Objective
Please write out the material below exactly as given.

※ ※ ※

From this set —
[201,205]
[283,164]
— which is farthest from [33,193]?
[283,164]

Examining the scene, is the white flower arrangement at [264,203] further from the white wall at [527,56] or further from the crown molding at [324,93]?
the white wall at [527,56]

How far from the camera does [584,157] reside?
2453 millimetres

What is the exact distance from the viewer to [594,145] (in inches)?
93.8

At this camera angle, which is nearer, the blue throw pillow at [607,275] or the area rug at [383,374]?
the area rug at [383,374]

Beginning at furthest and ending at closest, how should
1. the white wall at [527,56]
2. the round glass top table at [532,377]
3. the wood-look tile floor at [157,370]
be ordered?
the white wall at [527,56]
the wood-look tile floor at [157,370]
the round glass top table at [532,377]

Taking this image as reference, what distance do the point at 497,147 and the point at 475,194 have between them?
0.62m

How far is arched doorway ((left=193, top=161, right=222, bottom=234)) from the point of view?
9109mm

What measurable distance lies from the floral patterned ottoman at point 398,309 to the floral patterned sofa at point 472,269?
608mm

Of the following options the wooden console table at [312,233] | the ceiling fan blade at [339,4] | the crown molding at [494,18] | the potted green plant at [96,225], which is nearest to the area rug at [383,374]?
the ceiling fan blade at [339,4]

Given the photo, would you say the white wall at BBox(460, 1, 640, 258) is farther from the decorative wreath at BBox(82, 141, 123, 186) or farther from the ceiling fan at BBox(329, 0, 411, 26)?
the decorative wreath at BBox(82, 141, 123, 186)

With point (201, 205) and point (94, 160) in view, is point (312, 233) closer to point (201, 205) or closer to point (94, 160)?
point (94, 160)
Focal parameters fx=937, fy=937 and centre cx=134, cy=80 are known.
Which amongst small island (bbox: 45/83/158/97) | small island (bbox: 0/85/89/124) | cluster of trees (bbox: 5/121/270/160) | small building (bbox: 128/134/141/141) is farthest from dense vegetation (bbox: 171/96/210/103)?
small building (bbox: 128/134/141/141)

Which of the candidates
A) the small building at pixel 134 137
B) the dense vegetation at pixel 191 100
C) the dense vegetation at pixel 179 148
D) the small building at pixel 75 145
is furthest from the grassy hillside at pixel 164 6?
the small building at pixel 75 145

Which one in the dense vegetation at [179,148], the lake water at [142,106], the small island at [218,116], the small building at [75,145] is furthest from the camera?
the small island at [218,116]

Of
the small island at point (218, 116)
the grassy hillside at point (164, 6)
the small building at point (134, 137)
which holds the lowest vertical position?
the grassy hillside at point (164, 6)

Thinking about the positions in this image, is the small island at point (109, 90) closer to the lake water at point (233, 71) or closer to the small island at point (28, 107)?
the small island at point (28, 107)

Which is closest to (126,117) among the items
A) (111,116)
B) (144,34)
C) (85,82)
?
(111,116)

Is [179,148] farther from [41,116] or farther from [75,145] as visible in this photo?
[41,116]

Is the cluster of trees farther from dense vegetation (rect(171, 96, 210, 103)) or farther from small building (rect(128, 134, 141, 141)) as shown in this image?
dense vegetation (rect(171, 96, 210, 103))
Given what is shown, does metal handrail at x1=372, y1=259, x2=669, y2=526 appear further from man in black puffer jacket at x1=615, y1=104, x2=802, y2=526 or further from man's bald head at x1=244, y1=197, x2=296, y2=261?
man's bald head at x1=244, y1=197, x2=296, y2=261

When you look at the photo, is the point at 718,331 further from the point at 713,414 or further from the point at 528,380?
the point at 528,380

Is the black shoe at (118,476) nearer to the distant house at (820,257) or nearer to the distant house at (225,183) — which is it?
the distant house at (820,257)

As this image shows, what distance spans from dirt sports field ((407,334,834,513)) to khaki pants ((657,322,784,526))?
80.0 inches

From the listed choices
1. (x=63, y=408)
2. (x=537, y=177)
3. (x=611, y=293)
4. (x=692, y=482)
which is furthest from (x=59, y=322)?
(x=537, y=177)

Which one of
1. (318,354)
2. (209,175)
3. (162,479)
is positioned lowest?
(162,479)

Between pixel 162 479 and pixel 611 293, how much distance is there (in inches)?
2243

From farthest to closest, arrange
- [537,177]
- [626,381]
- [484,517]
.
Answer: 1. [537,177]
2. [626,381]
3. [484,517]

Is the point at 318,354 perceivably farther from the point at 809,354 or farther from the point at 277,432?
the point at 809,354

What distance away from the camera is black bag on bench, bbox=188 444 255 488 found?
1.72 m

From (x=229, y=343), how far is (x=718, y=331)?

※ ※ ※

Answer to the exercise
From this set —
[201,205]
[283,164]
— which is farthest from [33,193]?
[283,164]

Examining the scene, is the white flower arrangement at [264,203] further from the white wall at [527,56] or further from the crown molding at [324,93]?
the white wall at [527,56]

How far from the camera does [584,157] reside?
2453 millimetres

What is the exact distance from the viewer to [594,145] (in inches)?
93.8

At this camera angle, which is nearer, the blue throw pillow at [607,275] or the area rug at [383,374]?
the area rug at [383,374]

Beginning at furthest and ending at closest, how should
1. the white wall at [527,56]
2. the round glass top table at [532,377]
3. the wood-look tile floor at [157,370]
be ordered?
the white wall at [527,56]
the wood-look tile floor at [157,370]
the round glass top table at [532,377]

Taking this image as reference, what distance do the point at 497,147 and the point at 475,194 have between them?
0.62m

How far is arched doorway ((left=193, top=161, right=222, bottom=234)) from the point of view?
9109mm

What measurable distance lies from the floral patterned ottoman at point 398,309 to the floral patterned sofa at point 472,269?
608mm

Of the following options the wooden console table at [312,233] | the ceiling fan blade at [339,4] | the crown molding at [494,18] | the potted green plant at [96,225], which is nearest to the area rug at [383,374]?
the ceiling fan blade at [339,4]

Given the photo, would you say the white wall at BBox(460, 1, 640, 258) is farther from the decorative wreath at BBox(82, 141, 123, 186) or farther from the ceiling fan at BBox(329, 0, 411, 26)?
the decorative wreath at BBox(82, 141, 123, 186)

With point (201, 205) and point (94, 160) in view, is point (312, 233) closer to point (201, 205) or closer to point (94, 160)?
point (94, 160)
Focal parameters fx=937, fy=937 and centre cx=134, cy=80 are known.
Which amongst small island (bbox: 45/83/158/97) | small island (bbox: 0/85/89/124) | cluster of trees (bbox: 5/121/270/160) | small building (bbox: 128/134/141/141) is farthest from dense vegetation (bbox: 171/96/210/103)?
small building (bbox: 128/134/141/141)

Which of the candidates
A) the small building at pixel 134 137
B) the dense vegetation at pixel 191 100
C) the dense vegetation at pixel 179 148
D) the small building at pixel 75 145
is furthest from the grassy hillside at pixel 164 6?
the small building at pixel 75 145

Which one in the dense vegetation at [179,148], the lake water at [142,106], the small island at [218,116], the small building at [75,145] is furthest from the camera?
the small island at [218,116]

Of
the small island at point (218, 116)
the grassy hillside at point (164, 6)
the small building at point (134, 137)
which holds the lowest vertical position?
the grassy hillside at point (164, 6)

Thinking about the positions in this image, is the small island at point (109, 90) closer to the lake water at point (233, 71) or closer to the small island at point (28, 107)?
the small island at point (28, 107)

Which is closest to (126,117) among the items
A) (111,116)
B) (144,34)
C) (85,82)
?
(111,116)

Is [179,148] farther from [41,116] or farther from [75,145] as visible in this photo?
[41,116]

Is the cluster of trees farther from dense vegetation (rect(171, 96, 210, 103)) or farther from small building (rect(128, 134, 141, 141)) as shown in this image?
dense vegetation (rect(171, 96, 210, 103))
Given what is shown, does metal handrail at x1=372, y1=259, x2=669, y2=526 appear further from man in black puffer jacket at x1=615, y1=104, x2=802, y2=526 or further from man's bald head at x1=244, y1=197, x2=296, y2=261?
man's bald head at x1=244, y1=197, x2=296, y2=261

When you look at the photo, is the point at 718,331 further from the point at 713,414 or further from the point at 528,380?
the point at 528,380

Is the black shoe at (118,476) nearer to the distant house at (820,257) or nearer to the distant house at (225,183) — which is it?
the distant house at (820,257)

As this image shows, what distance spans from dirt sports field ((407,334,834,513)) to khaki pants ((657,322,784,526))?
80.0 inches

From the listed choices
1. (x=63, y=408)
2. (x=537, y=177)
3. (x=611, y=293)
4. (x=692, y=482)
which is furthest from (x=59, y=322)?
(x=537, y=177)

Which one of
1. (318,354)
2. (209,175)
3. (162,479)
is positioned lowest?
(162,479)

Between pixel 162 479 and pixel 611 293, how much distance is there (in inches)?
2243

From farthest to closest, arrange
- [537,177]
- [626,381]
- [484,517]
.
Answer: 1. [537,177]
2. [626,381]
3. [484,517]

Is the point at 318,354 perceivably farther from the point at 809,354 or farther from the point at 277,432?
the point at 809,354

What distance away from the camera is black bag on bench, bbox=188 444 255 488 found?
1.72 m

From (x=229, y=343), how far is (x=718, y=331)?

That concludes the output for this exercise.